When the game was over, Murray raced to one end of the stadium to see his parents and then he came back to the Georgia student section, where he reached over the famous hedge to high five the fans. In the locker room he also refused to buy into the idea that this evening gave him a big dose of vindication.

"Our backs were to the wall and we won the game as a team," Murray said. "I'm so proud of how we hung together. Nobody panicked. We've been in some tough situations before. We knew if we came out and executed our game plan we would be OK. Everybody made a contribution tonight."

On a night where Murray made a bunch of plays, two really stuck out.

With the score tied at 24 at halftime, South Carolina quarterback Connor Shaw lost a fumble at the Georgia 34-yard line. Murray led Georgia on a 55-yard drive that ended on a Patrick Beless field goal.

Then Murray drove Georgia back to the South Carolina 8-yard line. On third down Murray saw running back Todd Gurley covered in the end zone and waved him into the back corner. Then he threw a perfect strike for the touchdown, giving Georgia a 34-24 lead.

"We don't really have that route, but Aaron knew where the opening was and just waved at me the go there," said Gurley, who added a career-high 30 carries for 132 yards. "He threw it perfectly."

South Carolina scored a touchdown and missed the extra point with 13:55 left. Then Murray faced a third and 13 at his own 15-yard line. If Georgia doesn't convert, South Carolina gets the ball and a chance to take the lead.

"We had a penalty on the play before and that was kind of lucky for us," Murray said. "Coach Richt changed the play we had called to something that wasn't even in the game plan.

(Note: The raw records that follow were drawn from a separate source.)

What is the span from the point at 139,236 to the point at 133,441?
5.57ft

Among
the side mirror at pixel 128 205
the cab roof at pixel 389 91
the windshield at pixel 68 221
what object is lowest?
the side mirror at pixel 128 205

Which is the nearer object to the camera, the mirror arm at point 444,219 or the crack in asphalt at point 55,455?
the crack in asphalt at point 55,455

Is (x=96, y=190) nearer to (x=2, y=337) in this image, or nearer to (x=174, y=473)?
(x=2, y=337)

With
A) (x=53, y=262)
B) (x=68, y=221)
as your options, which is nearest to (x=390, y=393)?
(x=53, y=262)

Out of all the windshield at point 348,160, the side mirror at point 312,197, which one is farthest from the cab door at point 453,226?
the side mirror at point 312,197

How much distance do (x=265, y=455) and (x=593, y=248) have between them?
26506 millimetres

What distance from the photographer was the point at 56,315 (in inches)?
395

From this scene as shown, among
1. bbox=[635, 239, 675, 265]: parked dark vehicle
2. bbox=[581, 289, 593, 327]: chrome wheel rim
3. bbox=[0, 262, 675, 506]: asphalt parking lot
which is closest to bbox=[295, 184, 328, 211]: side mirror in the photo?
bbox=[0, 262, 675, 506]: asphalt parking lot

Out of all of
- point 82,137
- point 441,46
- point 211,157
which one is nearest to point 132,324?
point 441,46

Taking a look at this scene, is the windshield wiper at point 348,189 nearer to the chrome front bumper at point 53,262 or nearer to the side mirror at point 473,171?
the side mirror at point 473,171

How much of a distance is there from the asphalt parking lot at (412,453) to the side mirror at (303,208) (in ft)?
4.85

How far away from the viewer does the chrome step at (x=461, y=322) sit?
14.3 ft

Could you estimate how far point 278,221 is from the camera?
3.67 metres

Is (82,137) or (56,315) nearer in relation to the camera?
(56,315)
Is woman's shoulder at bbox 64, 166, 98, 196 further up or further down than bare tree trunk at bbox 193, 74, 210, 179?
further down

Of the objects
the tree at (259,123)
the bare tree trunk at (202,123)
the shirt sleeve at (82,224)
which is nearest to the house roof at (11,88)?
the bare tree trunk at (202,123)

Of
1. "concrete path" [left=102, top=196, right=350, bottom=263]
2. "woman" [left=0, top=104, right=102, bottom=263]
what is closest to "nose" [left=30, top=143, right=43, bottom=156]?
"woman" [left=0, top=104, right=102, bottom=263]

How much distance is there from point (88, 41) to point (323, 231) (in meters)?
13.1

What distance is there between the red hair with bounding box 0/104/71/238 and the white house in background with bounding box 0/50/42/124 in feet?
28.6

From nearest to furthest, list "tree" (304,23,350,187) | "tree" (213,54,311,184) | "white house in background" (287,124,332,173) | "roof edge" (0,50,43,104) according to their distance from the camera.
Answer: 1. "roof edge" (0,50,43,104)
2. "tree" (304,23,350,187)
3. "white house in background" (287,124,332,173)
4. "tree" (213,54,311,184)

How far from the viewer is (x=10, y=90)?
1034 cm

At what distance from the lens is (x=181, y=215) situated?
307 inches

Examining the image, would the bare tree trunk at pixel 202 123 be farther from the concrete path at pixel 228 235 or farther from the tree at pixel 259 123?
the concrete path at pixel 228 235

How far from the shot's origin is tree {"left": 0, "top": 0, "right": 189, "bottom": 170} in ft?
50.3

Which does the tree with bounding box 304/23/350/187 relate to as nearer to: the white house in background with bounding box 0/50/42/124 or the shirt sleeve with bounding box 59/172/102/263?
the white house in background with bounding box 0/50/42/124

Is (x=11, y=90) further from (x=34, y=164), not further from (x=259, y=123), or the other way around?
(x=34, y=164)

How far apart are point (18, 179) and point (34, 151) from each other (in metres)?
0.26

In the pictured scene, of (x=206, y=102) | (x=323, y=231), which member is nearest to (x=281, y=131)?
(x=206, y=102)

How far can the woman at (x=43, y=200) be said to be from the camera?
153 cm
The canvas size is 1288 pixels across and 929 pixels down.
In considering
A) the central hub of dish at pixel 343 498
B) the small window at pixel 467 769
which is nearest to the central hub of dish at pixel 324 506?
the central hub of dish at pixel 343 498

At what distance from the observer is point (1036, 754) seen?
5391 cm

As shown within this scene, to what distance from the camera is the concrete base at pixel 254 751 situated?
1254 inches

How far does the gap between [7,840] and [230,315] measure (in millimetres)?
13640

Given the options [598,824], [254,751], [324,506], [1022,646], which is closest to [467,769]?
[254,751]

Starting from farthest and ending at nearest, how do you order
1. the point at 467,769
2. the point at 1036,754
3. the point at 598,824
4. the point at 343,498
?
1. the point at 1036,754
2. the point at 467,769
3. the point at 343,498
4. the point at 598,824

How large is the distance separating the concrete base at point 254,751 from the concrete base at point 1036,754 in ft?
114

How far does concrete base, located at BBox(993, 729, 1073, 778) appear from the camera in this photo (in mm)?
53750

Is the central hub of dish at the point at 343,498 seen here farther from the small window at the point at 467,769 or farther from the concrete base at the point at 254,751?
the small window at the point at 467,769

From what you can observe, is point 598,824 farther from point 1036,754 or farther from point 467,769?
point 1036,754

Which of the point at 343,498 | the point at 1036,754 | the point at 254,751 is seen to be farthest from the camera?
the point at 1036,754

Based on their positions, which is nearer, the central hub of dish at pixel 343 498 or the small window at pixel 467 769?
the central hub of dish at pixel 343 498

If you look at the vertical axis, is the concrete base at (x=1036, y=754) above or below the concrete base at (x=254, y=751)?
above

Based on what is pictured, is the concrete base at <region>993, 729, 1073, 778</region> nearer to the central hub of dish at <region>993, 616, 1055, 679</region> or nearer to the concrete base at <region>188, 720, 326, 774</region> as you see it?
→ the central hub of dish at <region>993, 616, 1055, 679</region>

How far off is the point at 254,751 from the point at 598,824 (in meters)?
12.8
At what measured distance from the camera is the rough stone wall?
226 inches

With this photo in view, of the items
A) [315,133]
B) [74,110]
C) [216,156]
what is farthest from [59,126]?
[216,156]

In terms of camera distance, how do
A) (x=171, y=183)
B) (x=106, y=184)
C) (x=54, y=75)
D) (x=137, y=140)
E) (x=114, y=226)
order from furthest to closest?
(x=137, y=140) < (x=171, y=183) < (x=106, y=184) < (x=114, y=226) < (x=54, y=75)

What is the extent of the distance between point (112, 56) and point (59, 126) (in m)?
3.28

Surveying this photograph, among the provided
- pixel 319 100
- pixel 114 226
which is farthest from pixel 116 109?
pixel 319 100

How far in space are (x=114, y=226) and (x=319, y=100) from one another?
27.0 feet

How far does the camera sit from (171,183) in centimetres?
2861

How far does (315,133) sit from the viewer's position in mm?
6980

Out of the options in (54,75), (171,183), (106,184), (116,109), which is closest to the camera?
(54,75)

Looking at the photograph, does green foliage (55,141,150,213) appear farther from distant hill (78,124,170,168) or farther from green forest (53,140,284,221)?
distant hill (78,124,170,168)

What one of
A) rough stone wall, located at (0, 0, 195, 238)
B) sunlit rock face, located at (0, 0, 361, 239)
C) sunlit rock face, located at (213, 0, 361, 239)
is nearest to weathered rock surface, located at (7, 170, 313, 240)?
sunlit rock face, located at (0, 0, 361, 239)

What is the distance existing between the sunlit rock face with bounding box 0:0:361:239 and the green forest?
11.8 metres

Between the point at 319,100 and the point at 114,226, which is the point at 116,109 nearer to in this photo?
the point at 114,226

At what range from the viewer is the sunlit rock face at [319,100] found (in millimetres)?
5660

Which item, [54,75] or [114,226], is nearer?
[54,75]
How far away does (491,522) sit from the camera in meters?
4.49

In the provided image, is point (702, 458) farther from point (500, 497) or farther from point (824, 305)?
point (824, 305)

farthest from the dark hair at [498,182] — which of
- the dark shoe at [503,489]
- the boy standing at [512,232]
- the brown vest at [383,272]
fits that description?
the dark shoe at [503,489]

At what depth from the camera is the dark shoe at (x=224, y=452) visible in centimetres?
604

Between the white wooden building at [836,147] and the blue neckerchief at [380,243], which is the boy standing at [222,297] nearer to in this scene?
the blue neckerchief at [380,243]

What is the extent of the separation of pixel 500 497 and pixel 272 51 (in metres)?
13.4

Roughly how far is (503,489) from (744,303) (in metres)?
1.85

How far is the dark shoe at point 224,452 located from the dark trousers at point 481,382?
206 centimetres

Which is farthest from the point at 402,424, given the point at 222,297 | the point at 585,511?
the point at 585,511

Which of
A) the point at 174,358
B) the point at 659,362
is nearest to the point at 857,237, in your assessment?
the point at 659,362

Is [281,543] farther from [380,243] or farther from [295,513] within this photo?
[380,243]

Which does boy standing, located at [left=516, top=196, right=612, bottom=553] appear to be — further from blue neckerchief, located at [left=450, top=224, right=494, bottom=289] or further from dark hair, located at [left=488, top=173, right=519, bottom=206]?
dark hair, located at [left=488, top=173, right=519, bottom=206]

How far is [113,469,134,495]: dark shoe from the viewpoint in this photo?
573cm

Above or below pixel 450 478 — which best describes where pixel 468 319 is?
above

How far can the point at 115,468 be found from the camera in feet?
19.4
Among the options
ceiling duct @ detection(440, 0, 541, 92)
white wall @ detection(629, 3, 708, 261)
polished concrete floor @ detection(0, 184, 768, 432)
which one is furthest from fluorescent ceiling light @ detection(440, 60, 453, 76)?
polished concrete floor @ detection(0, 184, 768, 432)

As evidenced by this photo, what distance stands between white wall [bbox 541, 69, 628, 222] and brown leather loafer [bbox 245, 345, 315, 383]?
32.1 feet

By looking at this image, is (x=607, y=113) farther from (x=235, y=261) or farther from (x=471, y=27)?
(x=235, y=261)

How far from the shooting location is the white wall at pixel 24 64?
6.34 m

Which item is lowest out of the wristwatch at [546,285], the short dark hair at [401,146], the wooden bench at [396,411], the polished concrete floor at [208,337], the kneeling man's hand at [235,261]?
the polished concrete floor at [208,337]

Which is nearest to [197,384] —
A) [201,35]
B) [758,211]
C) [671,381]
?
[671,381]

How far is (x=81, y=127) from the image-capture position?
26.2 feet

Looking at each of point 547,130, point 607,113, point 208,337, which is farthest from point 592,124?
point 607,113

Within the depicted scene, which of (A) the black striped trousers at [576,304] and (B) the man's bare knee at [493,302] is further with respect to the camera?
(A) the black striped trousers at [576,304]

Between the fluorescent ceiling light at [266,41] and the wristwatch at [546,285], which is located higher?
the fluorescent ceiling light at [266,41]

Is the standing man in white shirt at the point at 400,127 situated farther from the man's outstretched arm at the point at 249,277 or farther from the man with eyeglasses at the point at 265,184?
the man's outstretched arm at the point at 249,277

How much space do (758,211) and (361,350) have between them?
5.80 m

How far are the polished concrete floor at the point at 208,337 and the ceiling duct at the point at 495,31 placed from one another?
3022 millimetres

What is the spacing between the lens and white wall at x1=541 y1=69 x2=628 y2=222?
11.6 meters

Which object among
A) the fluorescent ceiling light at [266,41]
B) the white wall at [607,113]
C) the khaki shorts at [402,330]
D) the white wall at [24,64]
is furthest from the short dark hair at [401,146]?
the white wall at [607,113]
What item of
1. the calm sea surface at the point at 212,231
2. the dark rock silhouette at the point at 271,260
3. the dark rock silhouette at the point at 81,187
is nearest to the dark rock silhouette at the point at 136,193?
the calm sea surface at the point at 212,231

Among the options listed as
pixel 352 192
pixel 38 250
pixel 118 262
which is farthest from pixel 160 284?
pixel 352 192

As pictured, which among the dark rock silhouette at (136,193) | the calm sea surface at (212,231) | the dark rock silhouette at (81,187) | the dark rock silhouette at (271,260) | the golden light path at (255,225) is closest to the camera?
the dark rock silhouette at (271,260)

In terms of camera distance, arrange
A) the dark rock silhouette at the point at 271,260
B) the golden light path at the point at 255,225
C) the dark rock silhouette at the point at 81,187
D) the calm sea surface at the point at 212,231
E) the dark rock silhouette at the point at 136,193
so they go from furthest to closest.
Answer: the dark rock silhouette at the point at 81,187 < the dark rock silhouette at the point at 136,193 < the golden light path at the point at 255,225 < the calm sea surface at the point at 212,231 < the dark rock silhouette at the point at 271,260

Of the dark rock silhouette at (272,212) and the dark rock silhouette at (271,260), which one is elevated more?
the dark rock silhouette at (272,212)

I was surprised when he called it."

With All-American end Jadeveon Clowney crashing from the left side, Murray deftly rolled away from the pressure. He spotted sophomore receiver Justin Scott-Wesley behind the South Carolina safety for an 85-yard catch-and-run for a touchdown.

"We did a good job riding the big guy [Clowney] out of the play and Justin went right where he was supposed to go," Murray said. "All I had to do was get him the ball."

Georgia would need one more big play and this one came from the defense. South Carolina drove 72 yards down to the Georgia 1-yard line. On fourth down, even with over nine minutes left, there was never any doubt that Spurrier was going for the touchdown. The option pitch from Shaw to Mike Davis had been working all night. But this time the Georgia defense stuffed it and took possession.

"We gave up some yards but when we needed to make the play we made it," Georgia defensive coordinator Todd Grantham said. "We're getting better."

Georgia closed out the game by moving from its own 1-yard line and running out the final 8:28 without giving the ball back to South Carolina.

Spurrier didn't try to sugarcoat what happened.

"It was pretty obvious that Georgia was the stronger of the two teams out there today," said Spurrier, whose record against the Bulldogs is now 14-5. "They kicked our tails up and down the field. We couldn't stop them and they made a bunch of third-down conversions. It was a good tail kicking and I have to give Georgia credit."

Clowney, who began this season with hopes of going to New York for the Heisman Trophy ceremonies, had his second subpar game with only one sack.

"We had a good plan for him and executed it pretty well," said Richt with a smile. "I still think he's one of the best players in the universe."

Georgia now gets a week off before taking on North Texas State. Then LSU comes to Athens, giving the Bulldogs their third top-10 opponent before the end of September.

"You can't relax because there is always another big game," said Murray, who is now 805 yards shy of the SEC's all-time record for passing yardage, held by Georgia's David Greene (11,528 yards). "But we're going to enjoy this one. This was a big win for us."